— TASK DESCRIPTION —
In the text below on the ex vivo colon tissue model, how large was the increase in T-lymphocytes in colon biopsy slices challenged with pathogen compared to vehicle?

— PAGE EXTRACT —
+++++
The efficacy of the organotypic model in the present study to elicit a functional immune response ex vivo was validated via a demonstrated T-lymphocyte response to challenge with S. ser. Typhimurium-GFP. T-lymphocytes in colon biopsy slices showed a more than 2-fold increase in response to pathogen when compared to vehicle (no pathogen, Fig 4F). The increased T lymphocyte count was similar to that seen in mice [33,34], and chickens [13] where T-lymphocytes were up-regulated after dosing with S. Typhimurium. This immune response to pathogen ex vivo supports the utility of this model for future studies investigating host pathogen defense and gut mucosal protection in human intestines.
Analysis of colon tissue culture supernatants revealed the presence of a number of microbial metabolites [23] including phenyl containing organic acids (e.g., phenyllactate), the choline/carnitine bacterial breakdown product TMAO, and indole containing metabolites involved in the bacterial metabolism of tryptophan. The substantial impact of both oxygen concentration and antibiotics on the production of metabolites was notable for lipids and amino acids spanning diverse metabolic pathways (Table 1). Interestingly, differences in the influence of oxygen on metabolites were only visible in antibiotic free tissue supernatants. Treatment with penicillin has been shown to decrease bacterial sequence counts and microbial diversity in the cecum of chickens [35], potentially due to antibiotic treatment (PS) resulting in a decrease in select PS-sensitive microbiota, allowing PS-resistant bacteria to flourish. Penicillin treatment has also been shown to directly decrease the microbially derived metabolite phenyllactate, a change also observed in the present study (S1 Table). Similarly, as intermittent hypoxia has been shown to alter gut microbial diversity of mice [36] it is likely that lower oxygen concentrations facilitate the growth of some facultative and anaerobic bacteria, but perhaps decrease the growth rates of aerobic bacteria. A determination of bacterial species that contribute to these metabolic changes will require future metagenomics analyses.
+++++
— EXCERPTED DATA —
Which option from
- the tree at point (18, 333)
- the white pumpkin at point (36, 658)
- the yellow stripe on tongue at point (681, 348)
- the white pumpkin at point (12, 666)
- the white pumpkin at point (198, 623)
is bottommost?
+++++
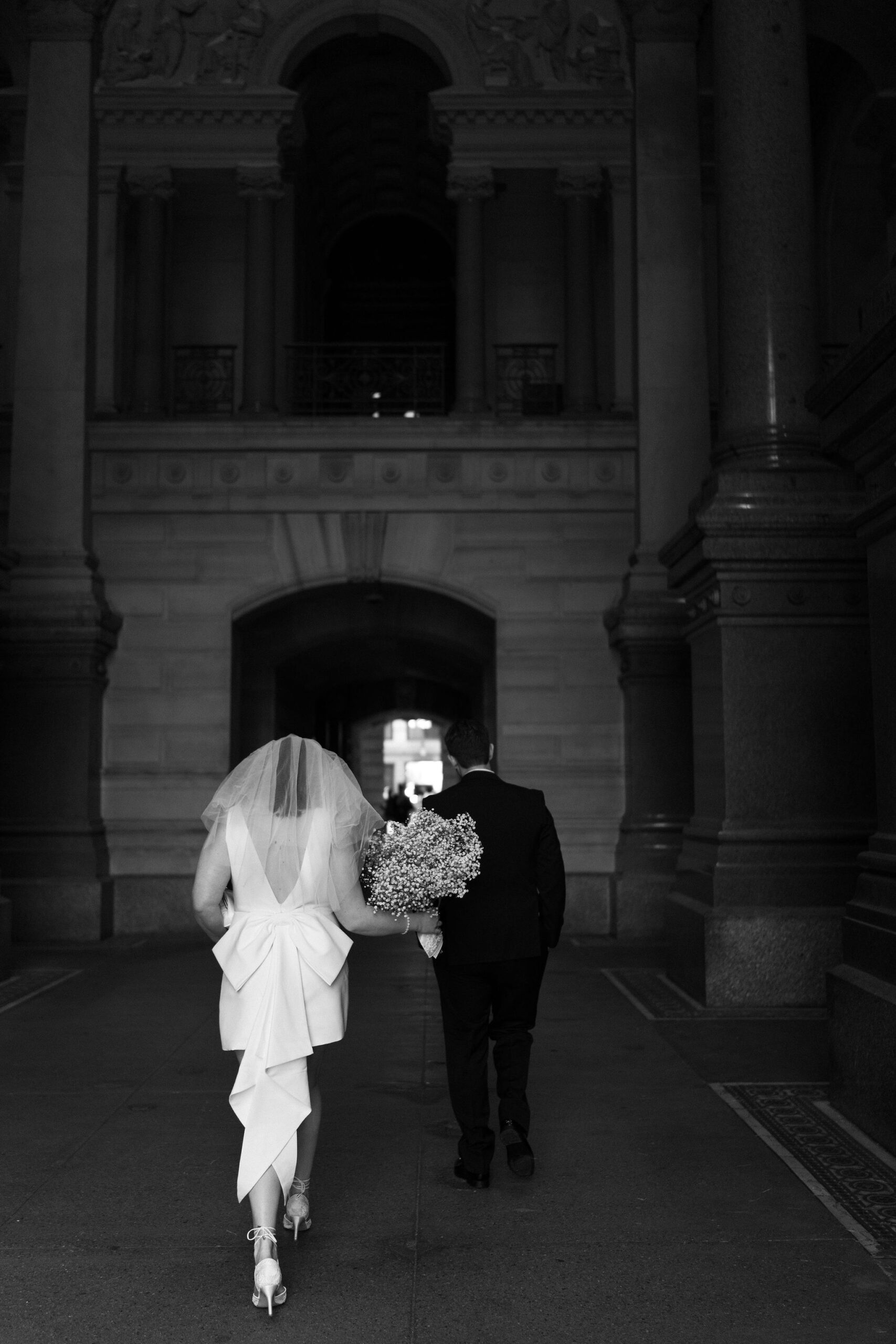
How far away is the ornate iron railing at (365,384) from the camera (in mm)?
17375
+++++
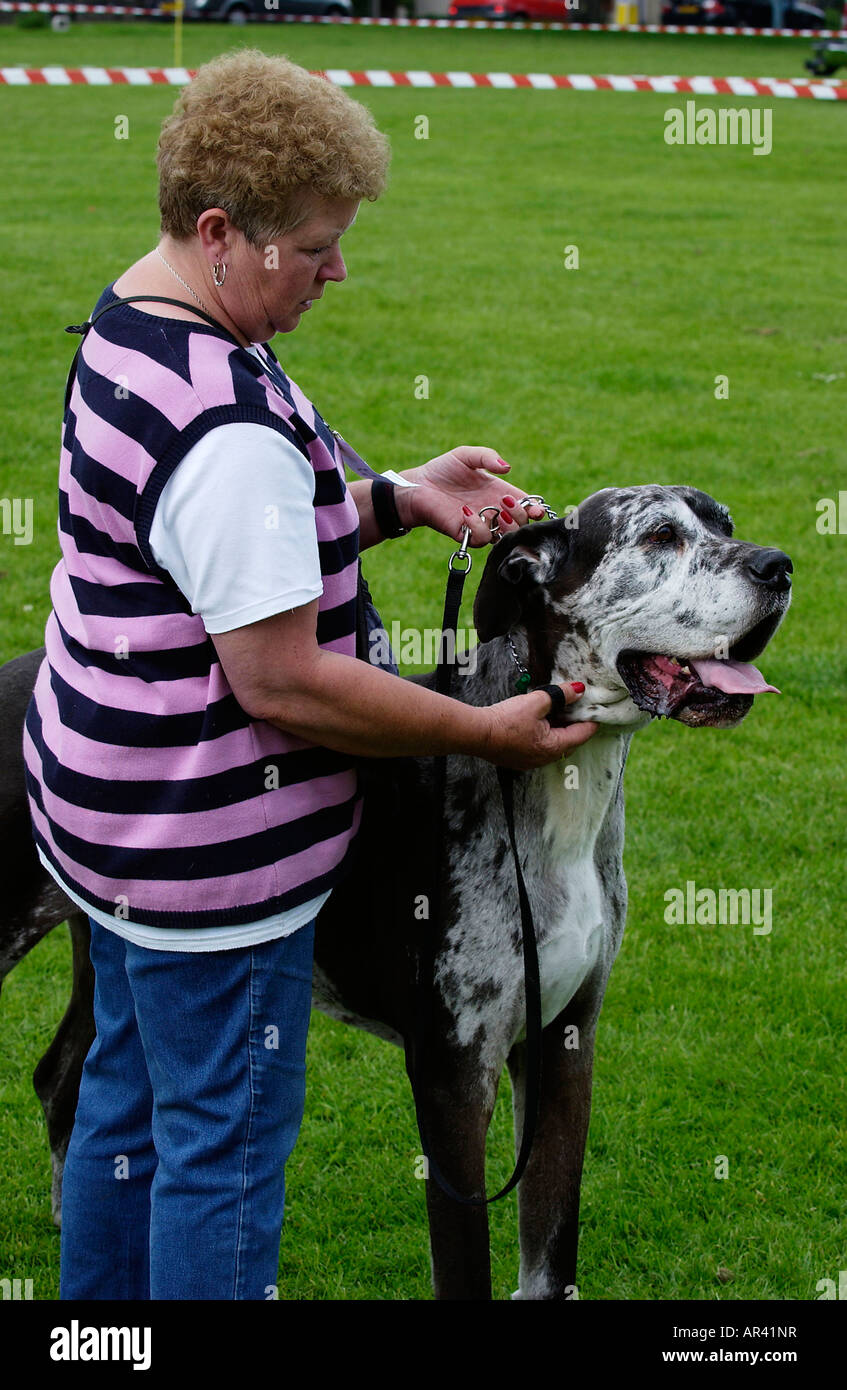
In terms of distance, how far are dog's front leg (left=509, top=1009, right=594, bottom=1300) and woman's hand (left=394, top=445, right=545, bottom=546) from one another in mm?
+++++
— RESPONSE AREA —
More than 2-fold.